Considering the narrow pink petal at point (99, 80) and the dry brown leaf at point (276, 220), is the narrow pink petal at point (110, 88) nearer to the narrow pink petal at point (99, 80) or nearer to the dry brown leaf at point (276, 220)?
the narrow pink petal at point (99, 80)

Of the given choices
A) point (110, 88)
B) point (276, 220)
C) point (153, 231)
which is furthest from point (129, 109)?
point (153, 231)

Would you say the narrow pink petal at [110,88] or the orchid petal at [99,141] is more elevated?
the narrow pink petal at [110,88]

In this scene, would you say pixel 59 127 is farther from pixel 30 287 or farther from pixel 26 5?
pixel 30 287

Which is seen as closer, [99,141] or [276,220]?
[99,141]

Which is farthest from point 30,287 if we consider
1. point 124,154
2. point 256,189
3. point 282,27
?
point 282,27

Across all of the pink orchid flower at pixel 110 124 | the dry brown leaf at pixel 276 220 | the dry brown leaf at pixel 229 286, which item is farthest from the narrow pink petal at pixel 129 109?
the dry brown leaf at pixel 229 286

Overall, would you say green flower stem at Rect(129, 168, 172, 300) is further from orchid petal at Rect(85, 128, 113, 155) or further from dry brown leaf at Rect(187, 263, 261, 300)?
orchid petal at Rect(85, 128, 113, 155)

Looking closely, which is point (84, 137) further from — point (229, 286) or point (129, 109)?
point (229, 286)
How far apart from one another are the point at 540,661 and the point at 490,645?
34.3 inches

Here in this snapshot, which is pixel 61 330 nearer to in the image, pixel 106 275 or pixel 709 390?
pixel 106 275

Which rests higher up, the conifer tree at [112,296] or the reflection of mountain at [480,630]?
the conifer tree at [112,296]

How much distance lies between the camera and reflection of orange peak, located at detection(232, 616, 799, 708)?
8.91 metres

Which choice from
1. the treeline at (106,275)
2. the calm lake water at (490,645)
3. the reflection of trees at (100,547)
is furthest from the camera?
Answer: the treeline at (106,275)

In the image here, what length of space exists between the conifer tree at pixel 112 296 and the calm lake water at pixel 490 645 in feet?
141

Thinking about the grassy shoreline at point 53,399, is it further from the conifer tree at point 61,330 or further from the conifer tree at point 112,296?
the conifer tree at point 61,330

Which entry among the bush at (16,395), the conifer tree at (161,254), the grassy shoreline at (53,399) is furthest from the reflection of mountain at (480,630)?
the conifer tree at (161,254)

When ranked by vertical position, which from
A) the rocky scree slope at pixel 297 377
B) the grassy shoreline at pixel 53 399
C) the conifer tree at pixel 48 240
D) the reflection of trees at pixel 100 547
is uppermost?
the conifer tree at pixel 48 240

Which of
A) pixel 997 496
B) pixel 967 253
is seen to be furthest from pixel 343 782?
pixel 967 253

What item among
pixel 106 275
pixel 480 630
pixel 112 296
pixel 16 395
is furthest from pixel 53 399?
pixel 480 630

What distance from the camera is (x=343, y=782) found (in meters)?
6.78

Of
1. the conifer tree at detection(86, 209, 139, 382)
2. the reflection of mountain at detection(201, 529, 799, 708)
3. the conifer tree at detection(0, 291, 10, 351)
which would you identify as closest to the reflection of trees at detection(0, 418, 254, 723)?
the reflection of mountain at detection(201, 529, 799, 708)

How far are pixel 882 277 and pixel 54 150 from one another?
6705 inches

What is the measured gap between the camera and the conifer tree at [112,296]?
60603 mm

◇ ◇ ◇

REQUIRED TASK: Repeat the material above in full, keeping every word.

COMPLETE RESPONSE:
Considering the narrow pink petal at point (99, 80) and the dry brown leaf at point (276, 220), is the narrow pink petal at point (110, 88) nearer to the narrow pink petal at point (99, 80) or nearer to the dry brown leaf at point (276, 220)?
the narrow pink petal at point (99, 80)

Of the given choices
A) point (110, 88)
B) point (276, 220)
C) point (153, 231)
which is furthest from point (129, 109)?
point (153, 231)

Would you say the narrow pink petal at [110,88] or the orchid petal at [99,141] is more elevated?
the narrow pink petal at [110,88]

In this scene, would you say pixel 59 127 is farther from pixel 30 287 or farther from pixel 26 5?
pixel 30 287

Which is seen as closer, [99,141] or [276,220]?
[99,141]

Which is farthest from point 30,287 if we consider
1. point 124,154
2. point 256,189
3. point 282,27
?
point 282,27

Across all of the pink orchid flower at pixel 110 124 | the dry brown leaf at pixel 276 220 | the dry brown leaf at pixel 229 286, which item is farthest from the narrow pink petal at pixel 129 109?
the dry brown leaf at pixel 229 286

Overall, would you say green flower stem at Rect(129, 168, 172, 300) is further from orchid petal at Rect(85, 128, 113, 155) or further from dry brown leaf at Rect(187, 263, 261, 300)?
orchid petal at Rect(85, 128, 113, 155)

Looking closely, which is point (84, 137) further from — point (229, 286) or point (129, 109)?
point (229, 286)
How far apart from one another are the point at 540,661 and the point at 490,645?
34.3 inches

Here in this snapshot, which is pixel 61 330 nearer to in the image, pixel 106 275 or pixel 709 390?
pixel 106 275

Which rests higher up, the conifer tree at [112,296] or the reflection of mountain at [480,630]?
the conifer tree at [112,296]

How much distance lies between the camera and reflection of orange peak, located at detection(232, 616, 799, 708)?
8.91 metres

Which choice from
1. the treeline at (106,275)
2. the calm lake water at (490,645)
3. the reflection of trees at (100,547)
is furthest from the camera?
Answer: the treeline at (106,275)

In the image here, what length of space exists between the conifer tree at pixel 112 296 and the calm lake water at pixel 490 645 in feet?
141

Thinking about the grassy shoreline at point 53,399, is it further from the conifer tree at point 61,330 or further from the conifer tree at point 112,296?
the conifer tree at point 61,330

Which entry among the bush at (16,395), the conifer tree at (161,254), the grassy shoreline at (53,399) is furthest from the reflection of mountain at (480,630)?
the conifer tree at (161,254)

When ranked by vertical position, which from
A) the rocky scree slope at pixel 297 377
B) the grassy shoreline at pixel 53 399
C) the conifer tree at pixel 48 240
D) the reflection of trees at pixel 100 547
is uppermost?
the conifer tree at pixel 48 240

Which of
A) pixel 997 496
B) pixel 967 253
is seen to be furthest from pixel 343 782?
pixel 967 253

What item among
pixel 106 275
pixel 480 630
pixel 112 296
pixel 16 395
is furthest from pixel 53 399?
pixel 480 630

What distance from the camera is (x=343, y=782) found (in meters)?
6.78

Of
1. the conifer tree at detection(86, 209, 139, 382)
2. the reflection of mountain at detection(201, 529, 799, 708)
3. the conifer tree at detection(0, 291, 10, 351)
which would you identify as closest to the reflection of trees at detection(0, 418, 254, 723)?
the reflection of mountain at detection(201, 529, 799, 708)

How far are pixel 882 277 and pixel 54 150 from one another?
6705 inches

What is the measured gap between the camera and the conifer tree at [112,296]?
60603 mm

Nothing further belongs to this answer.